> Exercise details: The lines to transcribe run from the top of the material below to the line with "A: Sequence-level.", inclusive. Leave the pictures behind.

> Dataset entries:
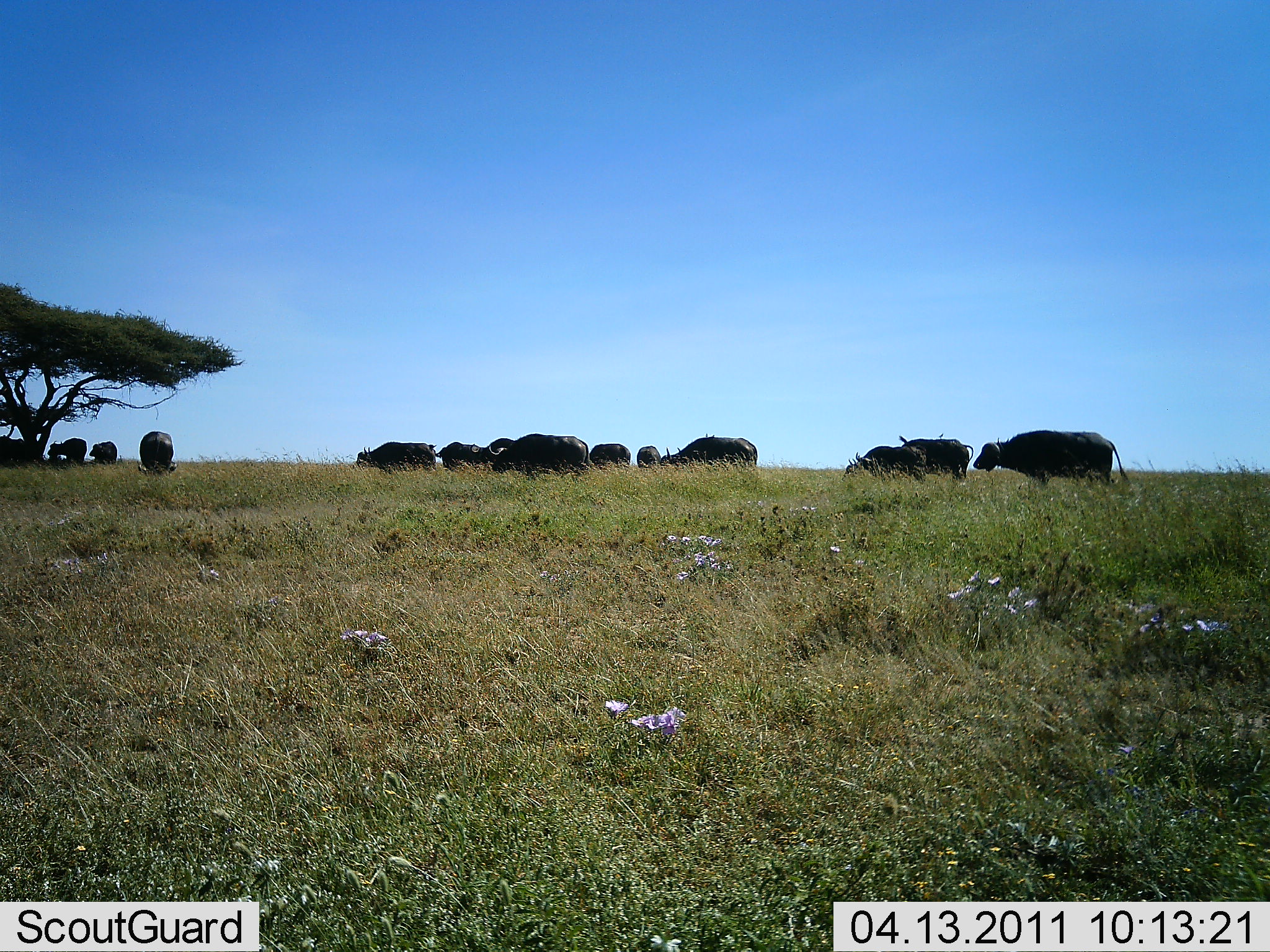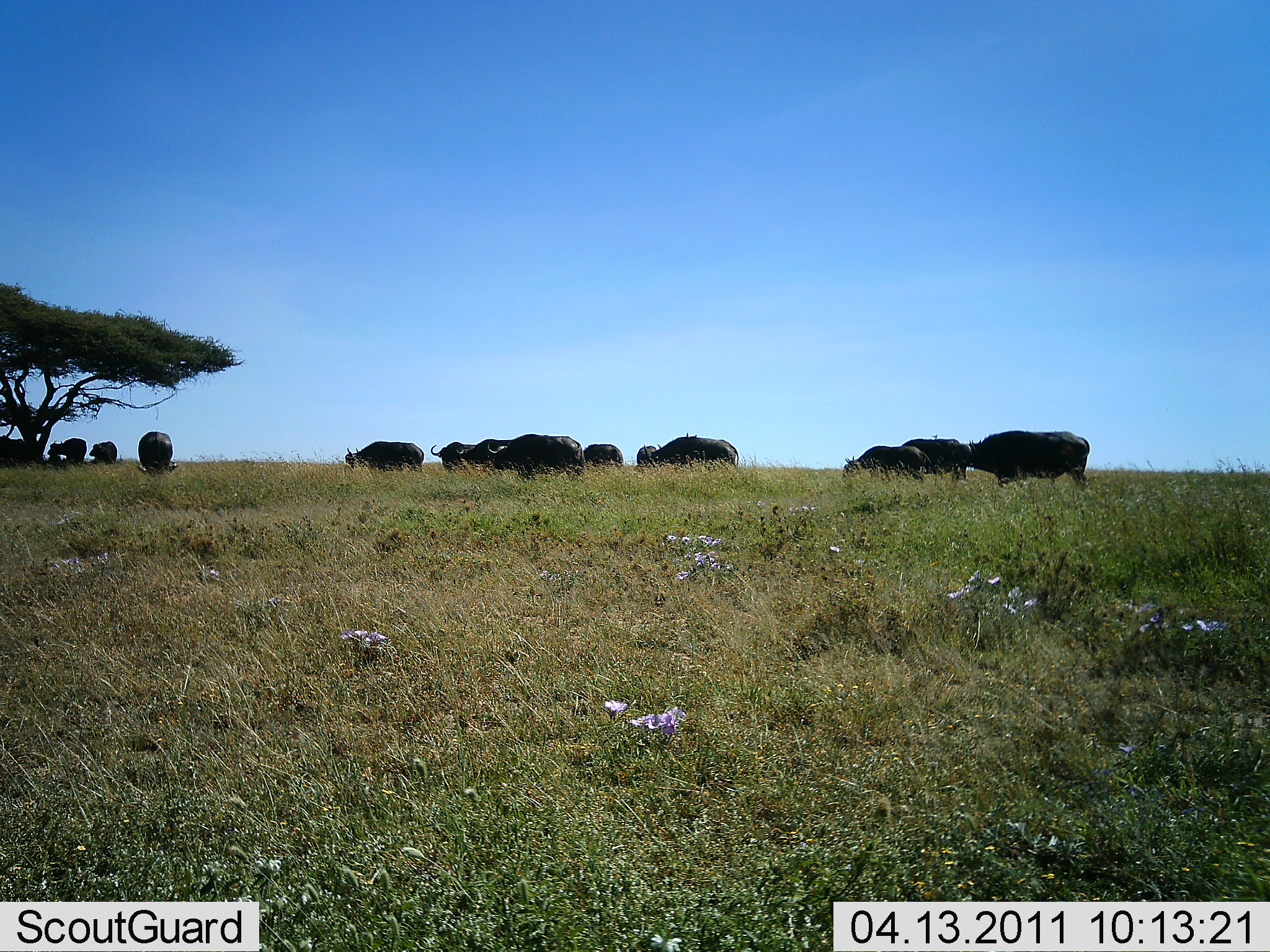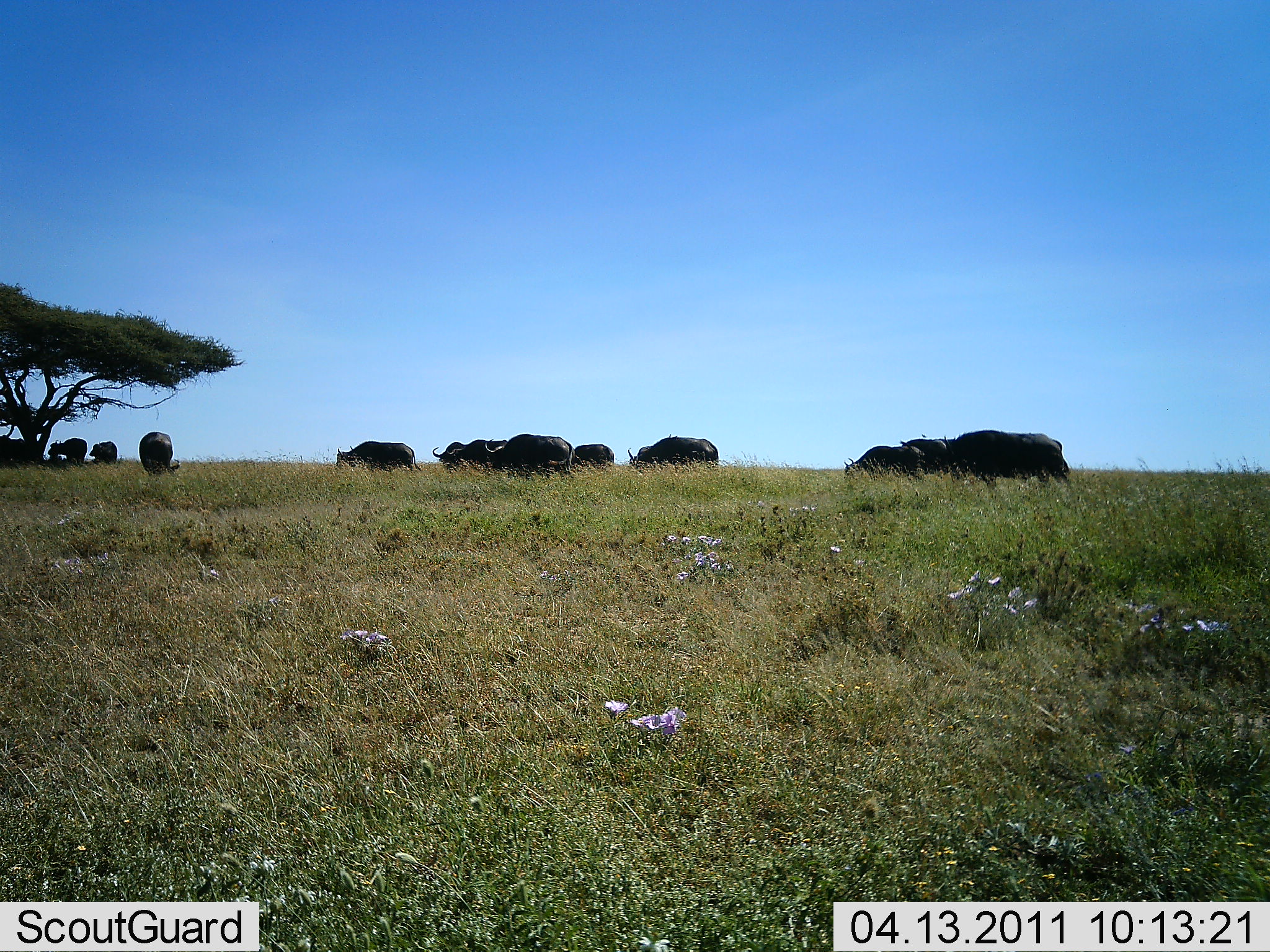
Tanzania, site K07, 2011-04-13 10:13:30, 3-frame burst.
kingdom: Animalia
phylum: Chordata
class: Mammalia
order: Artiodactyla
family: Bovidae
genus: Syncerus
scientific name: Syncerus caffer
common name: cape buffalo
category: buffalo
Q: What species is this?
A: Buffalo (cape buffalo) (Syncerus caffer).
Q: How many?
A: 11-50.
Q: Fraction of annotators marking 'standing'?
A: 42%.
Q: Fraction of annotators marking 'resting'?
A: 0%.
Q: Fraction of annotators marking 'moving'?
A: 67%.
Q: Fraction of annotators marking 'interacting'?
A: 0%.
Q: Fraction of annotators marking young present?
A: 0%.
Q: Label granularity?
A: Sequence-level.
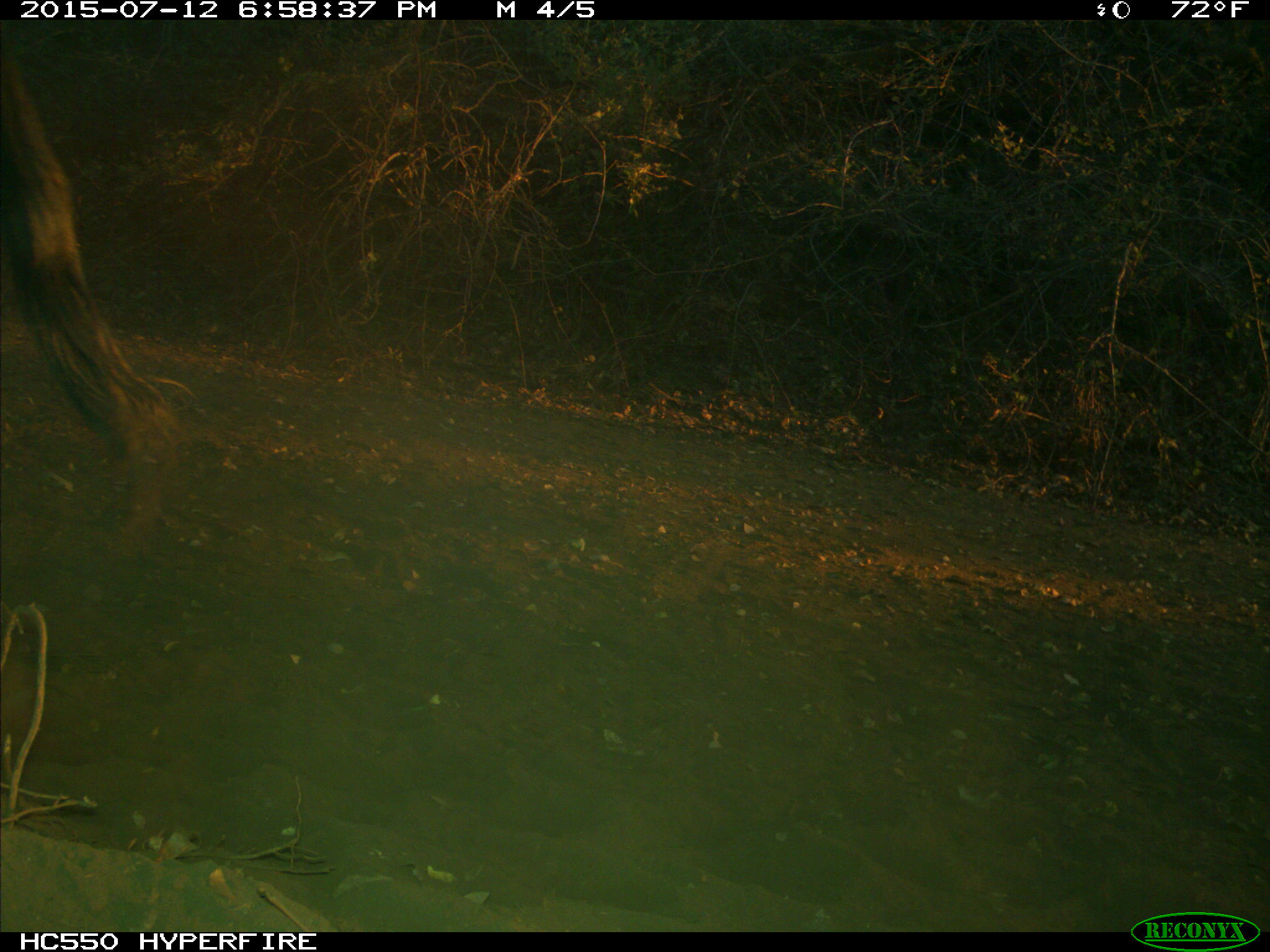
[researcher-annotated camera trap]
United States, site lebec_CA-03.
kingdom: Animalia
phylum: Chordata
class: Mammalia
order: Artiodactyla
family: Bovidae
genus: Bos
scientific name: Bos taurus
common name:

> Expected answer:
Tanzania, site K07, 2011-04-13 10:13:30, 3-frame burst.
kingdom: Animalia
phylum: Chordata
class: Mammalia
order: Artiodactyla
family: Bovidae
genus: Syncerus
scientific name: Syncerus caffer
common name: cape buffalo
category: buffalo
Q: What species is this?
A: Buffalo (cape buffalo) (Syncerus caffer).
Q: How many?
A: 11-50.
Q: Fraction of annotators marking 'standing'?
A: 42%.
Q: Fraction of annotators marking 'resting'?
A: 0%.
Q: Fraction of annotators marking 'moving'?
A: 67%.
Q: Fraction of annotators marking 'interacting'?
A: 0%.
Q: Fraction of annotators marking young present?
A: 0%.
Q: Label granularity?
A: Sequence-level.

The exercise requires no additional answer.